▶ [Exercise objective]
Copy the records below, from the line containing "By looking at this" through the last line; leave out pictures.

▶ [Supplied material]
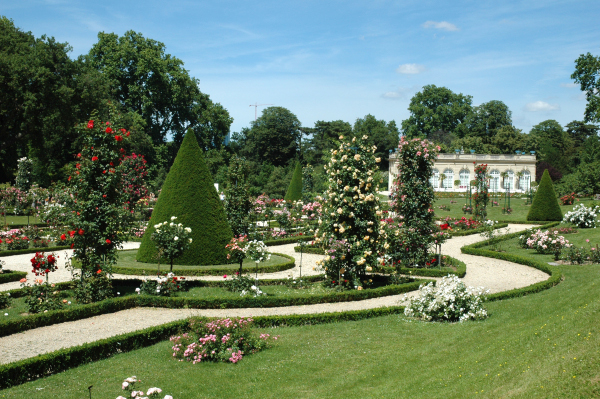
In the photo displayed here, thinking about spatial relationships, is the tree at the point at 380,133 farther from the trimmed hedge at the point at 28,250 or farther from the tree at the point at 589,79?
the trimmed hedge at the point at 28,250

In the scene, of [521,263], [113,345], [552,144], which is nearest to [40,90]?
[113,345]

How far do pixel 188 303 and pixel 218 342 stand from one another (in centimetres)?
380

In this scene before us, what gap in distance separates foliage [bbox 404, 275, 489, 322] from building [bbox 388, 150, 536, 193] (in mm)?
51916

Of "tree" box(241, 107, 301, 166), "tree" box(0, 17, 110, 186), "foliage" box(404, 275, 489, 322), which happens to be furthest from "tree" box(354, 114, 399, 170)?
"foliage" box(404, 275, 489, 322)

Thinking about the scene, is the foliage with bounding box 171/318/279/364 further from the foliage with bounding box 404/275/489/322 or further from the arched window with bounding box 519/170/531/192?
the arched window with bounding box 519/170/531/192

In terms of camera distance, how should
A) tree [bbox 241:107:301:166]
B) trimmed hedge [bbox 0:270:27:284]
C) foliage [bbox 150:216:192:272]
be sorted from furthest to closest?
1. tree [bbox 241:107:301:166]
2. trimmed hedge [bbox 0:270:27:284]
3. foliage [bbox 150:216:192:272]

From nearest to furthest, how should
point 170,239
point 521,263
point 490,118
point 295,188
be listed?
point 170,239
point 521,263
point 295,188
point 490,118

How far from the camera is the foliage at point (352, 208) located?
44.6 feet

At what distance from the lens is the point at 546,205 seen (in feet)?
104

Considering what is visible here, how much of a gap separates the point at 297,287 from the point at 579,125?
92.8 m

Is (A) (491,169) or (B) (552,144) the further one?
(B) (552,144)

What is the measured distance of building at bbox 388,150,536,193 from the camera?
62312mm

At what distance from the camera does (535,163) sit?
6272cm

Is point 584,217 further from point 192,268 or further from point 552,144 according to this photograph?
point 552,144
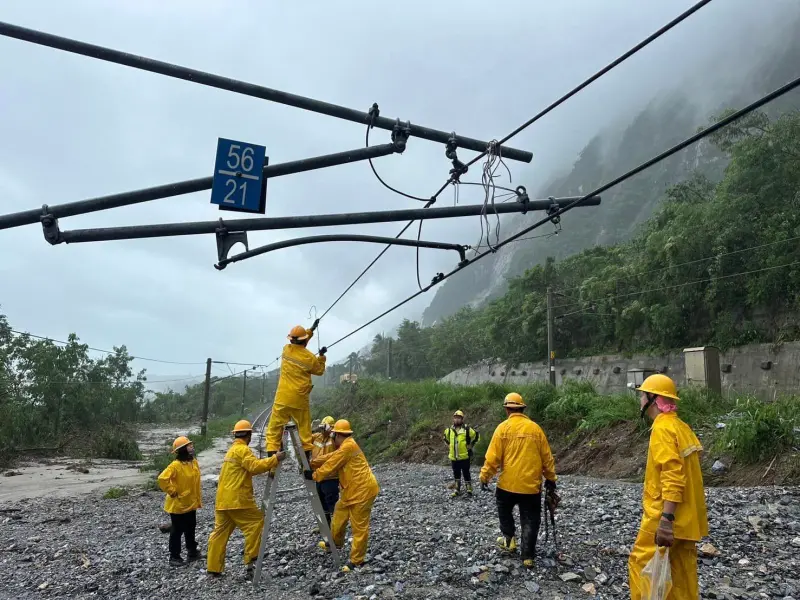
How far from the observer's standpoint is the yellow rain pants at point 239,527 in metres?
7.32

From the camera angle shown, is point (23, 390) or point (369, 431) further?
point (23, 390)

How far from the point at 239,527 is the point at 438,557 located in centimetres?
264

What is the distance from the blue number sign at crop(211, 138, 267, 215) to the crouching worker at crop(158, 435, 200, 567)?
4.03 meters

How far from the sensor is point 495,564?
23.1ft

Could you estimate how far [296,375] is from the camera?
6.88 meters

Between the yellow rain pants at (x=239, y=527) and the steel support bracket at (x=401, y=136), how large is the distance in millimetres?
4915

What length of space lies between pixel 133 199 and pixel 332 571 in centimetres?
513

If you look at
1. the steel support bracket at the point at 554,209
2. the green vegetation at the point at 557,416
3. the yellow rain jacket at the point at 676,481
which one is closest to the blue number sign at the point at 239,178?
the steel support bracket at the point at 554,209

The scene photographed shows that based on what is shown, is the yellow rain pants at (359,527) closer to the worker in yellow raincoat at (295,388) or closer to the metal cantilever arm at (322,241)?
the worker in yellow raincoat at (295,388)

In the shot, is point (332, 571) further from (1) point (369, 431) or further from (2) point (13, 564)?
(1) point (369, 431)

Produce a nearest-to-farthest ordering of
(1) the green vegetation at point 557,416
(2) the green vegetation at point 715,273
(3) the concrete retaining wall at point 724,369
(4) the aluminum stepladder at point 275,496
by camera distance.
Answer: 1. (4) the aluminum stepladder at point 275,496
2. (1) the green vegetation at point 557,416
3. (3) the concrete retaining wall at point 724,369
4. (2) the green vegetation at point 715,273

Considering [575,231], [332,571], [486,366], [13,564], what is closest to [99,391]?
[486,366]

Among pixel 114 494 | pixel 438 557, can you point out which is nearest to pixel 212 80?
pixel 438 557

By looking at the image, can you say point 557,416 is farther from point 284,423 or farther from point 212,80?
point 212,80
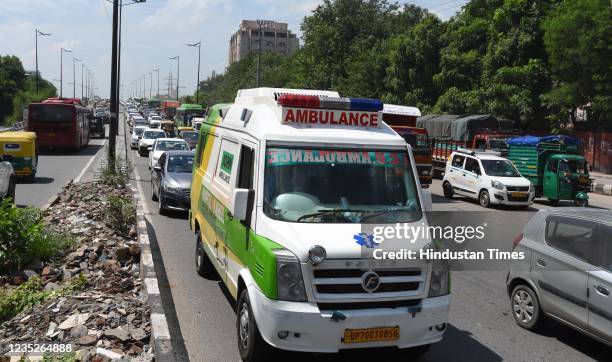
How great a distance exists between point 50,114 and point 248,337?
32.5 meters

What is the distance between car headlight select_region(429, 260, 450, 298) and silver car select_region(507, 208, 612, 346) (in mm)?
1618

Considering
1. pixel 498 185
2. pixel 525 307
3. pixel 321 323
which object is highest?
pixel 321 323

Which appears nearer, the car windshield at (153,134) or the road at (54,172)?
the road at (54,172)

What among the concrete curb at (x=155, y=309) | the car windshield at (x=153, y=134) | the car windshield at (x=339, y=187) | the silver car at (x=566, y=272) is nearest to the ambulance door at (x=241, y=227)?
the car windshield at (x=339, y=187)

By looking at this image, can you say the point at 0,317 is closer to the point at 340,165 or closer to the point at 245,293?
the point at 245,293

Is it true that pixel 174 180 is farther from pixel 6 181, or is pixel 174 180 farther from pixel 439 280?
pixel 439 280

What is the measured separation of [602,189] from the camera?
26297mm

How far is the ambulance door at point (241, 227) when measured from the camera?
6.11 meters

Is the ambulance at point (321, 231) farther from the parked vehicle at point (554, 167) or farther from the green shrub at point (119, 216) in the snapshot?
the parked vehicle at point (554, 167)

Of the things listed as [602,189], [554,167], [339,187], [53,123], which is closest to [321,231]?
[339,187]

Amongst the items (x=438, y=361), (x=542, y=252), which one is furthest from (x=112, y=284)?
(x=542, y=252)

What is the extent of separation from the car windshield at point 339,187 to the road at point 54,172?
1243cm

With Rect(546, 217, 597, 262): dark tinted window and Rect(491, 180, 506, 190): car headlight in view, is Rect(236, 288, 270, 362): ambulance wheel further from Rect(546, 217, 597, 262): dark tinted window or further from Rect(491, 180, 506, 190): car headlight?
Rect(491, 180, 506, 190): car headlight

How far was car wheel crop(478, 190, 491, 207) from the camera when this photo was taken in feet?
66.1
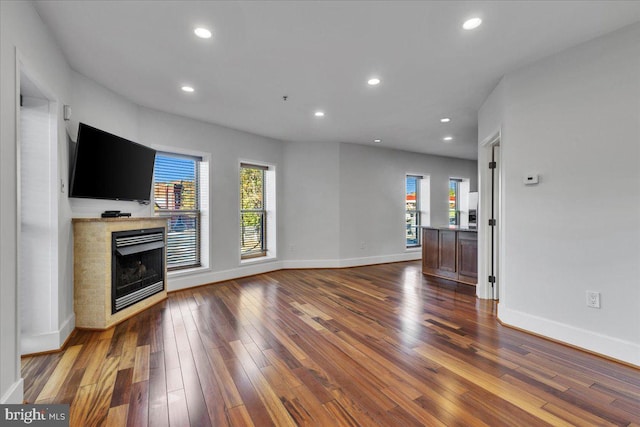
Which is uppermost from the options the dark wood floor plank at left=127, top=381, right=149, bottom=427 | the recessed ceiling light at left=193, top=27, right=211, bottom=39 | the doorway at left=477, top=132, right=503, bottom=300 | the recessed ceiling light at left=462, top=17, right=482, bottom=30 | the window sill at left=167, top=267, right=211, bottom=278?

▶ [Worked answer]
By looking at this image, can you say the point at 0,317 is closer to the point at 340,165 or closer to the point at 245,293?
the point at 245,293

Is it true that pixel 174 180 is farther from pixel 6 181, or is pixel 174 180 farther from pixel 439 280?
pixel 439 280

What is the measured separation of [602,189] from the camera?
26297mm

How far is the ambulance door at point (241, 227) when measured from the camera?
6.11 meters

Is the ambulance at point (321, 231) farther from the parked vehicle at point (554, 167) or farther from the green shrub at point (119, 216) in the snapshot?
the parked vehicle at point (554, 167)

Of the things listed as [602,189], [554,167], [339,187], [53,123], which is closest to [321,231]?
[339,187]

Amongst the items (x=438, y=361), (x=542, y=252), which one is furthest from (x=112, y=284)?
(x=542, y=252)

What is the extent of separation from the car windshield at point 339,187 to the road at point 54,172?
1243cm

With Rect(546, 217, 597, 262): dark tinted window and Rect(491, 180, 506, 190): car headlight in view, is Rect(236, 288, 270, 362): ambulance wheel further from Rect(546, 217, 597, 262): dark tinted window or further from Rect(491, 180, 506, 190): car headlight?
Rect(491, 180, 506, 190): car headlight

How far was car wheel crop(478, 190, 491, 207) from the camera when this photo was taken in feet?
66.1
Which is uppermost from the options the dark wood floor plank at left=127, top=381, right=149, bottom=427 | the recessed ceiling light at left=193, top=27, right=211, bottom=39 | the doorway at left=477, top=132, right=503, bottom=300 | the recessed ceiling light at left=462, top=17, right=482, bottom=30 | the window sill at left=167, top=267, right=211, bottom=278?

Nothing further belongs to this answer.